Simulation of Heterogeneous DSP/FPGA Based Embedded Architectures
(2003 – 2007)
In recent years, there has been an explosion of growth in the area of embedded computing reaching from military applications, to consumer electronics and automotive control systems. With such a broad set of application domains to cover, the demands on performance, power consumption and robustness of embedded systems are ever increasing. Rather than simply increase clock rates, these types of embedded devices increasingly contain heterogeneous computing elements used to partition the workload and exploit available parallelism. In addition to multiple processor cores, and even heterogeneous processor cores on a within a single embedded system, increasingly FPGA type reconfigurable computing elements are being employed where ASIC devices were once common.
In order to invesigate hardware/software co-design for heterogeneous embedded devices, we present a flexible simulation infrastructure for DSP based heterogeneous system-on-a-chip architectures. The architectures that modelled typically contain one or more Texas Instrument’s C64x series DSPs, MIPS micro-controllers, and reconfigurable FPGA fabrics for computational offloading and partitioning by the compiler. We also include modules to support memory system interconnect, on-chip and off-chip DRAM and SRAM, as well as DMA engines and other system components commonly found in embedded devices. Application level workloads are compiled using various off the shelf production compilers, and these workloads are then run on the proposed simulator topology in a bit-true, verified cycle accurate manner.
Dynamically Reconfigurable Data Caches for Low Power Computing
(2001 – 2003)
In recent years there has been a marked increase in microprocessor power consumption. This has been due to increasingly complex hardware designs, increasing on–chip transistor counts, and increased clock rates. Many modern microprocessor designs also dedicate the majority of their transistors to on–chip instruction and data caches. Because of the large number of transistors which make up on–chip caches, they often account for a large portion of the total power consumed by modern microprocessors.

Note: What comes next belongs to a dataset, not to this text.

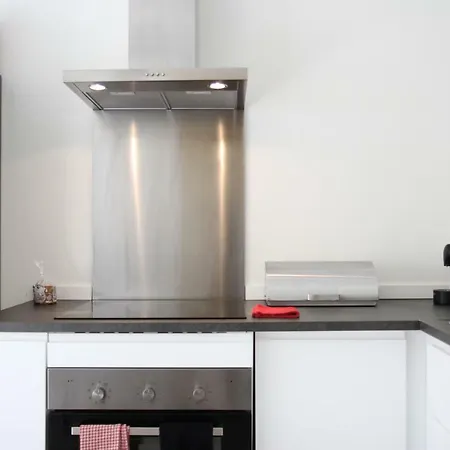 City Centre Waterfront Studio *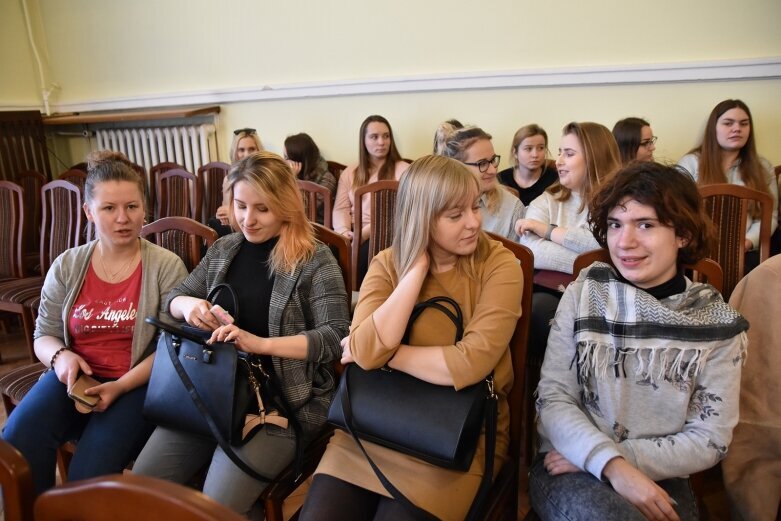  Dziecko w świecie zagrożeń na konferencji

In order to curb these increasing levels of power consumption, we propose an L1 data cache which can be dynamically reconfigured at program runtime according to the memory traffic patterns of a given application. A two phase approach involving both aggressive compile time analysis of memory traffic patterns, and hardware runtime monitoring of program performance is employed. The compiler models and predicts L1 data cache requirements of loop nests in the input program, and instructs the underlying hardware on how much of the available L1 data cache to power enable during a loop nest’s execution. For regions of the program not analyzable at compile time, the hardware itself monitors program performance and reconfigures the L1 data cache so as to maintain cache performance while minimizing cache power consumption. In addition, in depth studies of memory traffic patterns with respect to data cache performance were performed inside loop nests of the SPEC CPU2000 and Mediabench benchmarks. The sensitivity of data reuses to L1 data cache associativity is analyzed to illustrated the potential power savings a reconfigurable L1 data cache can achieve.